Data records
• • •
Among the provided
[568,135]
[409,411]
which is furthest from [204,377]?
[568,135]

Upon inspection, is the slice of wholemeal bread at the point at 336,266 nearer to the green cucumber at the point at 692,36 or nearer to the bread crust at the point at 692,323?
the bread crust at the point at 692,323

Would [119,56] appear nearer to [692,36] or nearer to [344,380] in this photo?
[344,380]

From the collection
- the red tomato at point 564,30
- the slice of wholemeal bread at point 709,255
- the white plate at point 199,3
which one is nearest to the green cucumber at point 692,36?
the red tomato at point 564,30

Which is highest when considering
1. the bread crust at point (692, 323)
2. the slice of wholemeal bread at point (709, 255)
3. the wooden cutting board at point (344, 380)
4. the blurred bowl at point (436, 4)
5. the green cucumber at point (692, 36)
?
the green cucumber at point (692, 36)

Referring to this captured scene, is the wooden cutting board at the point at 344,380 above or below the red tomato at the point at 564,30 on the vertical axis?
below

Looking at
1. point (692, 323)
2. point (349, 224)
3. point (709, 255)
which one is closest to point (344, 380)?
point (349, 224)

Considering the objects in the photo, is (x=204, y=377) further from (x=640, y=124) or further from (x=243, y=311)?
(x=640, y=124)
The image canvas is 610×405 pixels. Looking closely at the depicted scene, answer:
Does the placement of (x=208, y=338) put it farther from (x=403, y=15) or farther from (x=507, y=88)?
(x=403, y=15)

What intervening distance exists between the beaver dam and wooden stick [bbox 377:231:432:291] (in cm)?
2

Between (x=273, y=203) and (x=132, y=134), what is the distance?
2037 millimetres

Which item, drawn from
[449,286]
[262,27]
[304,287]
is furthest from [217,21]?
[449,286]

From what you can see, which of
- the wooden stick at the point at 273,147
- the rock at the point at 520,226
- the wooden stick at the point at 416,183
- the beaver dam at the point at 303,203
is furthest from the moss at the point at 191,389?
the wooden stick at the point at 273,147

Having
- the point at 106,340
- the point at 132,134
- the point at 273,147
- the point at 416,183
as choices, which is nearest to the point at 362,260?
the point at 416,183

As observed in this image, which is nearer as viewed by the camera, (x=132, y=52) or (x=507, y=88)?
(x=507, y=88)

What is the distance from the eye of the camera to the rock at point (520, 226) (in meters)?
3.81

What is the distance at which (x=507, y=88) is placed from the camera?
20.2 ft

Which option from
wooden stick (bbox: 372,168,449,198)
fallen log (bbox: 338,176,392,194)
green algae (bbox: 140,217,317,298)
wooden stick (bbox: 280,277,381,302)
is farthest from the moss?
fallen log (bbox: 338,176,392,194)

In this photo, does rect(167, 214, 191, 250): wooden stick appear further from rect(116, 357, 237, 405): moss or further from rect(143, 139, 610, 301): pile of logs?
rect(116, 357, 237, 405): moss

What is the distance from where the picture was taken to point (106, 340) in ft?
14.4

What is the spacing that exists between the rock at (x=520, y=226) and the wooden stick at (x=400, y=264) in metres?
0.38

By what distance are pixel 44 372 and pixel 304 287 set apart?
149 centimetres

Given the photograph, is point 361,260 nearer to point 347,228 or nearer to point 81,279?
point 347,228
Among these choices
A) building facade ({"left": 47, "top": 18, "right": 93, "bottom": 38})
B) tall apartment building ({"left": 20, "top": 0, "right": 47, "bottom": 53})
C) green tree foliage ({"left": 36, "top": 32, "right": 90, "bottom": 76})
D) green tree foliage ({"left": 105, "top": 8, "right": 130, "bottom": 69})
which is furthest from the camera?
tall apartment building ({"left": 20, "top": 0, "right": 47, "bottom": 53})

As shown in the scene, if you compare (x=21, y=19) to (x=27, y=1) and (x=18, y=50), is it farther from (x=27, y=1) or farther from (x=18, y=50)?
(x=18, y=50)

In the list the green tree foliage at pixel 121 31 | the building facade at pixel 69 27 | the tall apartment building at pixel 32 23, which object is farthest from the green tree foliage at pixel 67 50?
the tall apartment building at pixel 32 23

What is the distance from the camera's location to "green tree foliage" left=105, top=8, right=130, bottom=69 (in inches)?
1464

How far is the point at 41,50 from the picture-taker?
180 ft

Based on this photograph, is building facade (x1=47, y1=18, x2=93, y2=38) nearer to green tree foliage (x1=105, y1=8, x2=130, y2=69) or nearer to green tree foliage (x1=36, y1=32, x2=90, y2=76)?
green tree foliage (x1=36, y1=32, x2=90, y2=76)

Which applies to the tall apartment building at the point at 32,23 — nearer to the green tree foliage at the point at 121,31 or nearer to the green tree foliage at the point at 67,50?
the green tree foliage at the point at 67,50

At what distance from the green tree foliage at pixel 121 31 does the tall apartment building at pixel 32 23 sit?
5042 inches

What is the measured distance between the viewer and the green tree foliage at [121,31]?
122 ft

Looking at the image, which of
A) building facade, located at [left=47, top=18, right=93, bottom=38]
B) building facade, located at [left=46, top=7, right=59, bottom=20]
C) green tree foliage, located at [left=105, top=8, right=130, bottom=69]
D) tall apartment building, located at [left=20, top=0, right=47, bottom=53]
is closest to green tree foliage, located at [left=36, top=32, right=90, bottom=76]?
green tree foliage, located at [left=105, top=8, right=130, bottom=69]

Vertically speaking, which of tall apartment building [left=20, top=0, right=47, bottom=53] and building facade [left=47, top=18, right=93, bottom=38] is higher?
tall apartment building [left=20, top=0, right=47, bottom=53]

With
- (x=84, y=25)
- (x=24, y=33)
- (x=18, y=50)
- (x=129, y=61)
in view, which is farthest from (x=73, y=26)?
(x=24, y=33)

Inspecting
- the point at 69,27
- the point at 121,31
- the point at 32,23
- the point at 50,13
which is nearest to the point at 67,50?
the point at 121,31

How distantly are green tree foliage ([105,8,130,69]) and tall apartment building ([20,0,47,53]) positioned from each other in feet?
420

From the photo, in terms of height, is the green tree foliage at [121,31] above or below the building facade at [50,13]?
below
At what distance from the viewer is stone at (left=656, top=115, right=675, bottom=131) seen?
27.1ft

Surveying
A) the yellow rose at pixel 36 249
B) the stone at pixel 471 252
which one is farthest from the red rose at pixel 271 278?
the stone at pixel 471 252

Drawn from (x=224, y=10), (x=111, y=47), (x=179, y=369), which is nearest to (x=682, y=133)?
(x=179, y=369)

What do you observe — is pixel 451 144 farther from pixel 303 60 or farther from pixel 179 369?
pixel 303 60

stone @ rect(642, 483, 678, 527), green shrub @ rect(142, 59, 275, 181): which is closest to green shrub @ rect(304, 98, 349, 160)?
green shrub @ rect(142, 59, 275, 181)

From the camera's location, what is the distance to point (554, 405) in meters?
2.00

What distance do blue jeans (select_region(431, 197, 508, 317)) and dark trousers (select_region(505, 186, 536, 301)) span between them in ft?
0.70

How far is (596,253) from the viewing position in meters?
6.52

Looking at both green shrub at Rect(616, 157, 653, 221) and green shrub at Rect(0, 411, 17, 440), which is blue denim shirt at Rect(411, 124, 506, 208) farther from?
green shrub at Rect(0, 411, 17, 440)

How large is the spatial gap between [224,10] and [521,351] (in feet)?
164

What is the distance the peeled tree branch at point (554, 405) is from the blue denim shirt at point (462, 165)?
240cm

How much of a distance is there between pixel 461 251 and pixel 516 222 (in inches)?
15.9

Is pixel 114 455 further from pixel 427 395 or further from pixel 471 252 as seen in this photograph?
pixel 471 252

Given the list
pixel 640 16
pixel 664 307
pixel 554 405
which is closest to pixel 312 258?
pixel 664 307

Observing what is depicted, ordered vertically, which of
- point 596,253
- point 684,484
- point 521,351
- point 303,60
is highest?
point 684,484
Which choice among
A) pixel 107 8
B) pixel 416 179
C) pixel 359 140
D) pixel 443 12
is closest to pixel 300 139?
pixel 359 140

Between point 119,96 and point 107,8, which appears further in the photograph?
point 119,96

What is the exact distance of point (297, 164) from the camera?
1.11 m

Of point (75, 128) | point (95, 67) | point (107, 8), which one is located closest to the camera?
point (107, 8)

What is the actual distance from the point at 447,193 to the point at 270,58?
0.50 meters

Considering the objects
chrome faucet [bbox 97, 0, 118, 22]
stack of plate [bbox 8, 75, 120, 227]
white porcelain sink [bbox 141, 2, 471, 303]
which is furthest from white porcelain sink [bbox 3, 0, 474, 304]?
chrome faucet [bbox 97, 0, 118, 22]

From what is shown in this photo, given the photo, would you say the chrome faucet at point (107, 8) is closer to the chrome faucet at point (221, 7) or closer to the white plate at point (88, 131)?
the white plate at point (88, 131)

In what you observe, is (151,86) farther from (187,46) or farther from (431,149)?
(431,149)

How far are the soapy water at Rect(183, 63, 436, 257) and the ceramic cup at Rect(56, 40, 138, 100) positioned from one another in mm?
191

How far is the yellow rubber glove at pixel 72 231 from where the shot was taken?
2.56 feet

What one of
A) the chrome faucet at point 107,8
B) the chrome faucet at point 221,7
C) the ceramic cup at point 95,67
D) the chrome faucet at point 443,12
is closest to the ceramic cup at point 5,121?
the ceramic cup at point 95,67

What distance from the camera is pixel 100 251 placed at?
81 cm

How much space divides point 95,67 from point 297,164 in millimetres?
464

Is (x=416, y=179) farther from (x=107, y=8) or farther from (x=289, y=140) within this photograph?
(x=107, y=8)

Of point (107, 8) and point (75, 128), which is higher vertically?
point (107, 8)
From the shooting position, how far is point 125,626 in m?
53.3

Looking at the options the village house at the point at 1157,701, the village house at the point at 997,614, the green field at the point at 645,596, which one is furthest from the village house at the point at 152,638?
• • •
Write out, word for word, every line from the one containing "What distance from the camera" through the last line of the records above.

**EXERCISE RESULT:**
What distance from the camera is pixel 100 251 placed at?
81 cm

How much space divides point 95,67 from point 297,164 in millimetres?
464

Is (x=416, y=179) farther from (x=107, y=8) or farther from (x=289, y=140) within this photograph?
(x=107, y=8)

Of point (107, 8) and point (75, 128), which is higher vertically?
point (107, 8)
From the shooting position, how far is point 125,626 in m?
53.3

Looking at the options the village house at the point at 1157,701, the village house at the point at 997,614, the green field at the point at 645,596, which one is furthest from the village house at the point at 152,638?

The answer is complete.